### Tarefas a realizar:
1. Diga se cada afirmação a seguir está de acordo com o texto sobre encanadores, que aparece abaixo, e responda sim ou não, citando literalmente as palavras do texto que decidem a questão. (a) O Washington é caolho. (b) Adrina diz que mudaria de profissão por 420 euros. (c) O participante chamado maker serviu o exército.
2. Escreva a próxima parte do texto sobre encanadores, que aparece abaixo, começando logo depois do último comentário.
-------- Página --------
Manda esse honorevole encanador se entubar na "canopra".

Bom mesmo é ter um marido-de-aluguel como eu tenho... O Washington! Tem 1.50cm de altura e é caolho. Quando ele pregou minha prateleira na parede precisou de uma escada maior e ficou torto, ele jura que está reto! É pau pra toda obra. Cheio de boa vontade e bom preço!
Não vivo sem o Washington!

Anna

LuMa disse...

Anna:
Manda o Washington pra cá!

Anninha, anos atrás, fizeram uma pesquisa com crianças italianas de até 8 ou 10 anos de idade, com a clássica "o que quer ser qdo crescer" e a razão da escolha. Não me lembro dos percentuais da lista que saiu nos jornais, mas muitas responderam "encanador". A razão era que ouve sempre que "mamãe reclama que o encanador não faz nada mas fica rico",rs.

Paola disse...

LuMA,
Aqui em casa a gente chama o seu Chaves!
Fico imaginando a versão italiana do "profissional", vcs estão perdidos!
Bj
PAola

Adrina disse...

Vou aprender o ofício e mudar praí. Por 420 euros para trocar alguns parafusos no registro de água eu mudo de profissão.

Anônimo disse...

oi Lu bom domingo ou melhor final de domingo, aqui não está diferente pois o Senai, abriu varias turmas, de encanador, eletricista, pedreiro,a profissão está em falta de mão de obra, nimguem quer ter mais está profissão,os que são bons estão com tanto trabalho que escolhem. acho que todos devemos aprender esta profissão, eu quebro o galho em algumas coisinha, so carro que realmente não dá. beijos (diu)

LuMa disse...

Diu:
Um bom final de semana pra vc também. Eu já percebí tbém que no Brasil, aqueles formados pelo Senai têm empregos garantidos - muito mais que universitários diplomados. Aqui acontece o mesmo. Todos querem ser "doutores", mas os pós-graduados e doutorados ganham infinitamente menos que os encanadores e eletricistas. Acho que eu tbém vou me reciclar,rs. Abraços.

maker disse...

olá, aprendi a ler antes de ir pra escola lendo quadrinhos, comecei a desenhar e fazer minhas historinhas, deixei de servir o exército pq ja estava na faculdade, recusei uma carreira de piloto de caça pq não gostava de vida militar, abandonei a publicidade para ser marceneiro, faço meus projetos, me realizo, mas ser encanador pelo que estou lendo é um must, rs, bjk, achei graça pq vi isso num filme francês, O Magnifico com Belmondo, naquela época, eles já eram disputados. Um bj grande.
-------- Material fornecido --------
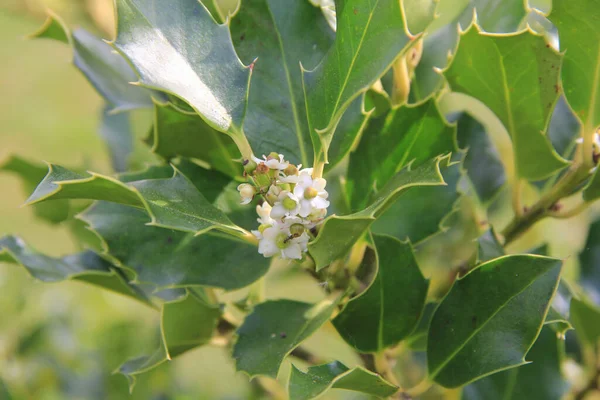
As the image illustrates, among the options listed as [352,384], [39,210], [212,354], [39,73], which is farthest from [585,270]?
[39,73]

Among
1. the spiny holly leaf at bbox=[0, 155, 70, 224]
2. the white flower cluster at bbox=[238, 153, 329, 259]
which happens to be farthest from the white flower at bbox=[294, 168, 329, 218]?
the spiny holly leaf at bbox=[0, 155, 70, 224]

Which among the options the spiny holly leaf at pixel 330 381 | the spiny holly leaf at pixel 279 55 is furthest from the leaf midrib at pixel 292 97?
the spiny holly leaf at pixel 330 381

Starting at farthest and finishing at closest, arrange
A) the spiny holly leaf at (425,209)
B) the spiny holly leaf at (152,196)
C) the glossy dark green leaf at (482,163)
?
the glossy dark green leaf at (482,163) < the spiny holly leaf at (425,209) < the spiny holly leaf at (152,196)

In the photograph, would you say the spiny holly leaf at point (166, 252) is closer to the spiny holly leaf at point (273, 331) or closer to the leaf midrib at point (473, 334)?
the spiny holly leaf at point (273, 331)

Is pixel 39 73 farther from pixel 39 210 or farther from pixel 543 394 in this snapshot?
pixel 543 394

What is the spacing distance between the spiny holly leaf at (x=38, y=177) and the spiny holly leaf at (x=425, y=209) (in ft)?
1.55

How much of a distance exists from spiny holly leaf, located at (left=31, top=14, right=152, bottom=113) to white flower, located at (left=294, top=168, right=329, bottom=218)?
1.15ft

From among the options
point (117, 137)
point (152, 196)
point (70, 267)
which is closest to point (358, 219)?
point (152, 196)

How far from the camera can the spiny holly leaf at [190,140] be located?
--------
### Respostas aos problemas:
1.
(a) Sim: "é caolho".
(b) Sim: "Por 420 euros para trocar alguns parafusos no registro de água eu mudo de profissão."
(c) Não: "deixei de servir o exército pq ja estava na faculdade".

2.
Allan Robert P. J. disse...

Quando alguém me pergunta como ganhar dinheiro na Itália e eu respondo: "trabalhe como encanador", ninguém me leva a sério.

Fabrício Andrade disse...

Luma, esse post permite uma enormidade de reflexões. Estudar e ter uma visão filosófica e científica de tudo, mas não ter um emprego que pague tão bem, ou torna-se um excelente positivista nas escolas no SENAI? Resumindo: Ser professor ou encanador? Nem sempre o diploma proporciona bons salários. Parece que tá cada vez pior. Um beijão.

LuMa disse...

Maker:
Fiquei muito feliz por aparecer por aqui:) Maker, conheço bem esse percurso profissional pelo qual vc preferiu:) Eu mesma estou com muita, muita vontade de virar a mesa e me enfurnar onde possa ouvir apenas sons de sapos e passarinhos. Agora eu fiquei curiosa com o filme de Belmondo, vou assisti-lo sem falta.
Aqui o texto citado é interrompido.